- Oops!Something went wrong.Please try again later.
But if it’s not true, Tesla is in trouble, and shareholders may feel the pain. “If funding is secured, then it’s a factual statement,” says John C. Coffee, director of the Center on Corporate Governance at Columbia Law School. “But if he can’t prove that, he’s in some danger of a big lawsuit because short sellers will be devastated by this.”
On Aug. 7, Musk tweeted: “Am considering taking Tesla private at $420. Funding secured.” Those nine words sent the stock soaring from $342 to around $370, an 8% jump. Then the Nasdaq exchange temporarily halted trading in the shares, pending clarification of material news by the company.
About three hours after his momentous tweet, Musk posted a message to employees explaining his rationale for going private. He cited “wild swings” in the stock price and frequent attacks by short sellers as “a major distraction for everyone working at Tesla.” He said Space X, the rocket-launching company where Musk is also CEO, is an example of a privately-owned company better able to focus on a complex long-term mission, and a possible model for Tesla. “A final decision has not yet been made,” he said. Trading on the NASDAQ resumed after Tesla posted the message.
Tesla is both a loved and hated stock, with backers extolling Musks’s visionary ideas and critics waiting for the company to run out of money and collapse. Short interest in the company—traders betting the stock will go down—represent 20% of shares outstanding. That’s high. Short interest is just 1.7% at General Motors and 0.9% at Apple. Musk has called short-sellers “haters” and accused them of trying to wreck his company.

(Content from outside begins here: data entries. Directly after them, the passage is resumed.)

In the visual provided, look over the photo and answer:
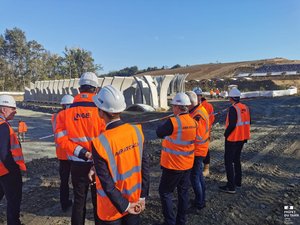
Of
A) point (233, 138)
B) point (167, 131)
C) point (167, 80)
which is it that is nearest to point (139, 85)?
point (167, 80)

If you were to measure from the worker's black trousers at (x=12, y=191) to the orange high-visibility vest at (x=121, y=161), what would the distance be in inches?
66.1

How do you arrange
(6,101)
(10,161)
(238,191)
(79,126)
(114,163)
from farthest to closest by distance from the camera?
(238,191)
(6,101)
(10,161)
(79,126)
(114,163)

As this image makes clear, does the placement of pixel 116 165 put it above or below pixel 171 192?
above

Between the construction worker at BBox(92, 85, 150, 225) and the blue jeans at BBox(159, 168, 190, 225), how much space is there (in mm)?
1260

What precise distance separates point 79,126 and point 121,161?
3.82 ft

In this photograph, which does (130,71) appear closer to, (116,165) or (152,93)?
(152,93)

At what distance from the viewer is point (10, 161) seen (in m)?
3.48

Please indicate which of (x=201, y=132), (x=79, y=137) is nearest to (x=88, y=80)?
(x=79, y=137)

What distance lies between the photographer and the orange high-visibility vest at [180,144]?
3781 mm

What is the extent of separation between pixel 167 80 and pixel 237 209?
1795 cm

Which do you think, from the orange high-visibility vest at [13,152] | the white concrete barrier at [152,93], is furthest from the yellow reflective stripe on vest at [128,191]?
the white concrete barrier at [152,93]

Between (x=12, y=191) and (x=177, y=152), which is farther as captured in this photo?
(x=177, y=152)

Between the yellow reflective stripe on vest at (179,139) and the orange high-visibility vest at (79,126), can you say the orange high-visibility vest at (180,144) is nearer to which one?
the yellow reflective stripe on vest at (179,139)

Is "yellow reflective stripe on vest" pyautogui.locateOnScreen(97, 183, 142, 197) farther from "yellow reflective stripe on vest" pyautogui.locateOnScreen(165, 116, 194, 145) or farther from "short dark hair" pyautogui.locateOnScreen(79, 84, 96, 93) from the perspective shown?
"short dark hair" pyautogui.locateOnScreen(79, 84, 96, 93)
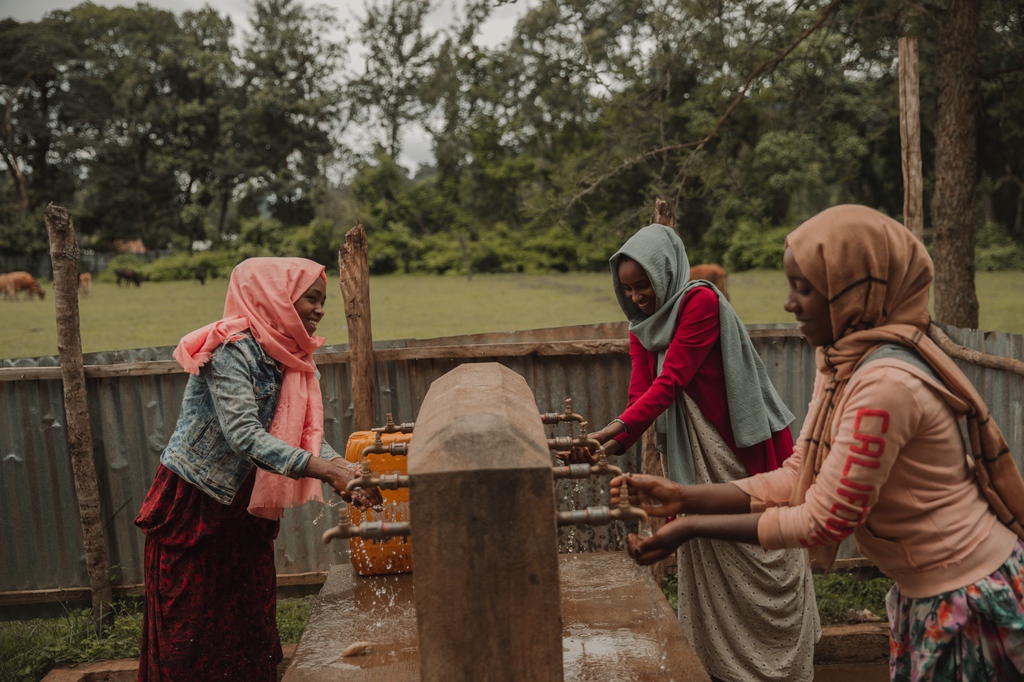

If Musk’s aim was to temporarily boost Tesla’s stock in order to force losses on short sellers, it could be considered stock manipulation, which is illegal. “That’s too inviting to a plaintiff’s lawyer not to sue,” says Coffee. “This would be an attractive lawsuit. The people who think he’s manipulating the market would say they’ve suffered an injury, and you could pull all those losses together in a class action.”
If, on the other hand, Musk can demonstrate that he has actually arranged financing for a private buyout, or made serious efforts to do so, he might be off the hook.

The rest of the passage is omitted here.